Table 3.1. Comparison of dominant periodicities for different data lengths.
Table 3.1. Comparison of dominant periodicities for different data lengths.
2023 - 2025 2020 - 2025
Rank Period (d) Extent (EUR/MWh) Type Period (d) Extent (EUR/MWh) Type
1 1.00 49.00 Daily 7.01 31.86 Weekly
2 0.50 39.90 Half-daily 1.00 29.92 Daily
3 7.01 17.74 Weekly 0.50 25.15 Half-daily
4 82.82 8.79 Seasonal 143.36 15.44 Long-seasonal
5 3.50 8.65 Sub-weekly 91.23 13.56 Seasonal
6 75.92 7.62 Seasonal 133.8 12.77 Long-seasonal
7 53.59 7.43 Bi-monthly 118.06 11.91 Long-seasonal
8 33.74 7.23 Monthly 154.39 11.89 Half-Yearly
9 130.15 7.10 Long-seasonal 167.25 11.78 Half-Yearly
10 91.10 7.03 Seasonal 52.82 11.53 Bi-monthly
In today’s highly interconnected global economy, commodity markets are increasingly interdependent, with price movements in one market often influencing others. Numerous studies have demonstrated significant interlinkages among commodities — for instance, electricity prices are closely tied to the dynamics of emission allowance markets and fossil fuel prices. For example, Energy commodities spillover analysis for assessing the functioning of the European Union Emissions Trading System trade network of allowances shows that energy commodity shocks (brent, coal, gas) act as transmission channels into the European Union Emissions Trading System network of allowances, making the carbon-market network a net receiver of spillovers from energy markets [36].Similarly, the study Alarming contagion effects the dangerous ripple effect of extreme price spillovers across crude oil, carbon emission allowance and agriculture futures markets finds that under extreme market conditions, the interdependence among crude oil, carbon emission allowances, and other commodity futures can surge dramatically, reducing diversification benefits and increasing systemic risk [37]. Another investigation, A Study Based on Positive and Negative Price Volatility, identifies that feedback loops exist between energy and carbon markets, where volatility shocks in fossil fuel markets propagate into carbon pricing, demonstrating a contagion pathway across commodity systems [38]. Moreover, [39] found dynamic bidirectional volatility spillovers between carbon and energy markets, confirming the presence of persistent co-movements across energy commodities. These findings consistently indicate that fossil fuels, electricity, and emission allowances form a tightly connected network in which shocks in one market can rapidly transmit to others, influencing both pricing behaviour and market stability.

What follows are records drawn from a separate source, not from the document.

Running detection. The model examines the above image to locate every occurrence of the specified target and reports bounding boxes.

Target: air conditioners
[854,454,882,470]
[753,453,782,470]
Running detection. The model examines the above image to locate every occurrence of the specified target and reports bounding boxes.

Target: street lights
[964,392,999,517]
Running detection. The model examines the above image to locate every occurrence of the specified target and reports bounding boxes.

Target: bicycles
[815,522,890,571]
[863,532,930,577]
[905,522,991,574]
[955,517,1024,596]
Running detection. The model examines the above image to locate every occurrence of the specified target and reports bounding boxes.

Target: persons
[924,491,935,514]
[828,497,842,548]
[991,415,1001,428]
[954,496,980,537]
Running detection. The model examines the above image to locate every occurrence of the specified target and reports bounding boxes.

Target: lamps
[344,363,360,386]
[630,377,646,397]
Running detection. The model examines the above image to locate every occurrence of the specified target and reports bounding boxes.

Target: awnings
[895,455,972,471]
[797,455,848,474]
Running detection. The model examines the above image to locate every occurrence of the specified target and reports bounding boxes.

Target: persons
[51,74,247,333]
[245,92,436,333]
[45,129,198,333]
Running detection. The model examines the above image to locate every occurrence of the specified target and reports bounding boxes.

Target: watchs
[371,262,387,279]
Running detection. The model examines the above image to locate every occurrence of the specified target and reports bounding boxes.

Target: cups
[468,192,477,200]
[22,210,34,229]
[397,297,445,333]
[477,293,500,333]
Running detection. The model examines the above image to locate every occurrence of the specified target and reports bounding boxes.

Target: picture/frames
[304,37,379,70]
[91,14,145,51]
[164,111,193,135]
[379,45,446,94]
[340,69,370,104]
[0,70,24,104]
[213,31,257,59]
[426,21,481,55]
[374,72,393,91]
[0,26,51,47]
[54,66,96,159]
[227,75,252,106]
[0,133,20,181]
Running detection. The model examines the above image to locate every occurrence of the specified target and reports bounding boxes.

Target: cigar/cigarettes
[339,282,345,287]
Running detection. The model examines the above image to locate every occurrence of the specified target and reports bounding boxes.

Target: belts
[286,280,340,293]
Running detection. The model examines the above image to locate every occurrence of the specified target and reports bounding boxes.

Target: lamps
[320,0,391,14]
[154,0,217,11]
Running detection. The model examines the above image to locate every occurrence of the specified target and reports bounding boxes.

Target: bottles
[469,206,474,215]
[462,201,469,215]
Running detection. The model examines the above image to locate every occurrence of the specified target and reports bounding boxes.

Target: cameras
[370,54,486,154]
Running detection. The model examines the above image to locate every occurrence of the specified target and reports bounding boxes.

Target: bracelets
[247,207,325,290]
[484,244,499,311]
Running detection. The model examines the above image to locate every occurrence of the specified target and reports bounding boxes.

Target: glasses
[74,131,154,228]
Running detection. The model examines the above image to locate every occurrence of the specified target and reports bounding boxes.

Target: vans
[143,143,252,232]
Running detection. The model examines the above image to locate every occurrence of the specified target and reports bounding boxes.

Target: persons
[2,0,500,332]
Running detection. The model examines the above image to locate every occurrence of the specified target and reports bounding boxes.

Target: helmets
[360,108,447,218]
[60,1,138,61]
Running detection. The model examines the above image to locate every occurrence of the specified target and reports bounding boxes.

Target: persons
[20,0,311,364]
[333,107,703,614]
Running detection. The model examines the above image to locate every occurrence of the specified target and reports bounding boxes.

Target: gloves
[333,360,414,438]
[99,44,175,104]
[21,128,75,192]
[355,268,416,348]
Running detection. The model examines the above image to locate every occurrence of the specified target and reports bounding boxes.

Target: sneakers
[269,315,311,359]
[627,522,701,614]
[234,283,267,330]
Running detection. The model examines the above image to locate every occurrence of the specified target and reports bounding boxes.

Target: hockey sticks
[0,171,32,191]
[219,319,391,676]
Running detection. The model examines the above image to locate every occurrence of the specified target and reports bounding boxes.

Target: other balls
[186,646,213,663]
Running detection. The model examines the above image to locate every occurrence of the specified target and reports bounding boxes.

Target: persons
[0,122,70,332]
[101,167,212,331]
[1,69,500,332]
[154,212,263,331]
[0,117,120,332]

Historical commodity price data were obtained from Yahoo Finance using the yfinance Python library [40], while electricity price data were sourced from the OKTE day-ahead market platform [33]. Our comparative analysis focuses on the year 2024, for which complete datasets across all examined commodities are available. Before computing correlation coefficients, it is essential to ensure that all datasets have consistent lengths and comparable temporal characteristics. Commodities such as crude oil and electricity [33] provide daily trading values, whereas other commodities exhibit different temporal resolutions. To address this, we adopt an approach that considers relative price changes over time, enabling meaningful comparison across markets. Specifically, daily price variations are analyzed to capture year-long dynamics. Natural gas trading occurs during specific hours (8:00–22:00), coal prices are updated once per day, emission allowances are traded continuously within a 24-hour window, and uranium prices, similar to coal, are revised once daily.
Figure 4 shows a positive correlation between electricity prices and three selected commodities: natural gas, emission allowances and coal. The strongest positive correlation (r = 0.59) was observed between electricity and natural gas, suggesting that gas plays a key role in electricity pricing, particularly given the significant proportion of electricity produced by gas-fired power plants. The moderately positive correlations with emission allowances (r = 0.28) and coal (r = 0.14) imply that these commodities may also impact electricity prices to some extent, primarily through emission costs and fuel substitution. On the other hand, the negative correlations seen among electricity and Brent crude oil (r = −0.48) and Uranium (r = −0.47) imply that these markets might be driven by different dynamics, influenced by factors not directly connected to the electricity market, such as macroeconomic cycles, geopolitical events or specific nuclear sector developments. As well as the previously mentioned correlations between electricity prices and specific commodities, additional interconnections can be seen between the commodities themselves. For example, gas shows a positive correlation with emission allowances and a negative correlation with coal, while it correlates negatively with Brent crude oil and uranium. Emission allowances are positively linked to coal, but have weaker or negative relationships with other fuels. There is a slightly positive correlation between Brent crude oil and Uranium.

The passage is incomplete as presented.